2. Use a compressor to sculpt the room mics – I always record room mics with my drums. This simple trick can make room mics in a small room sound bigger, and have more energy in a large room. You want to let a little bit of the transient go through. Set the ratio up around 6:1, and you release to its fastest. Then slow your attack down until your letting the transient through. Bring the gain up a little to level match. You will notice that you have a little more exaggeration on the transient and you can hear the tail of the room sound more.
3. Set up your compressor like a transient designer – for this trick we start by duplicating the track. On the duplicate place a compressor and set it up for fast release, and slower attack. You want the transient to come through. Then you can double the compressor, and set it up the same way as the first. You will get a ton of attack out of this setting and it adds a bit of spankiness. No you can blend this duplicated track back in with the original untreated snare. This will give you the same effect as adding a transient designer.
4. Side chain overhead mics to the main snare track – This is another very useful side chain compressor trick. If you record your overheads and you find that you have too much snare sound in them. You can simply setup a bus on the main snare channel. Send the bus to a compressor on the overheads. Now, every time the snare drum hits, it will trigger the compressor and duck the snare down in the overheads. But when the snare is not playing your cymbals will uncompressed.
5. Duplicate the track and nudge it backward to setup “look ahead” compression – This is a simple trick to create look ahead compression. There are compressors that do this, but for simplicity’s sake, we are going to create it ourselves. For this example I used a shaker track in the video. I duplicated the shaker track, and nudged it foreward a bit. Now we set up a side chain buss on the duplicated and nudged track, and send it to a compressor on the original track. It works perfectly for the shaker track in our example because I that transient is fast, and I want to squash it a bit, and bring up the tail and energy of the shaker.
“Spankiness” Yes! 😀
Haha indeed @disqus_nxYSazyE7l:disqus!!
Warren, either I need to give it up after a long day …or…my mixing hero has made a mistake. In #4 you say to compress the snare in the overheads on a snare hit. When the snare is inactive the “CYMBALS will be uncompressed”. Are you compressing the cymbals with the same snare hit or what????
I enjoy and get a lot of good information from your columns and videos so don’t think I’m being critical or a smart ass. I hope this was not me and a typo on your part. Keep up the good work.
Haha it’s quote alright @disqus_setexasbluesman:disqus of course for the nano second of the attack of the snare it will dip however, as I’m sure you understand, the perception of the cymbals will not change! You will still hear the cymbals shimmering! It’s a trick that I and many other mixers use! You also of course compress the track afterwards and bring the balance fairly equal! I don’t usually feel the need to. Have a marvellous time mixing!

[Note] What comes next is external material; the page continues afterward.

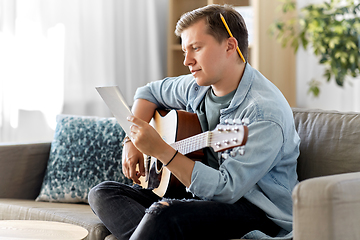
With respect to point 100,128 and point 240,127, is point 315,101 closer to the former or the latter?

Warren, I realized what you were doing but couldn’t pass up the opportunity to have you clarify the technique. There are a lot of folks that are new to mixing that would not understand, I’m sure. I would like to point out that this technique of being very definitive and concise (#1, #2, etc) rather than just verbiage is absolutely the best way to get an idea or technique over, especially to someone that is not very experienced. I have thought for a long time that some educators were missing the boat. This sure makes it easy to take notes.
You the Man
P.S. I’m having the guys correct the Typo @disqus_setexasbluesman:disqus!
Sidechain
Numbers 4 and 5 Nice.
Thanks ever so much @brookbilney:disqus!!
Very clever stuff. Makes me realise how far I’m still yet to travel with my mixing/production. Thanks Warren.
Really love those tips! No 1 is so obvious but I forget to use it that way over and over.
Number 1 also works well with a dynamic EQ or multiband. Say if the levels feel right but you’re losing clarity in the vocals, pull out 3-6DB at 1-2K on the guitars but so you leave the low end energy alone.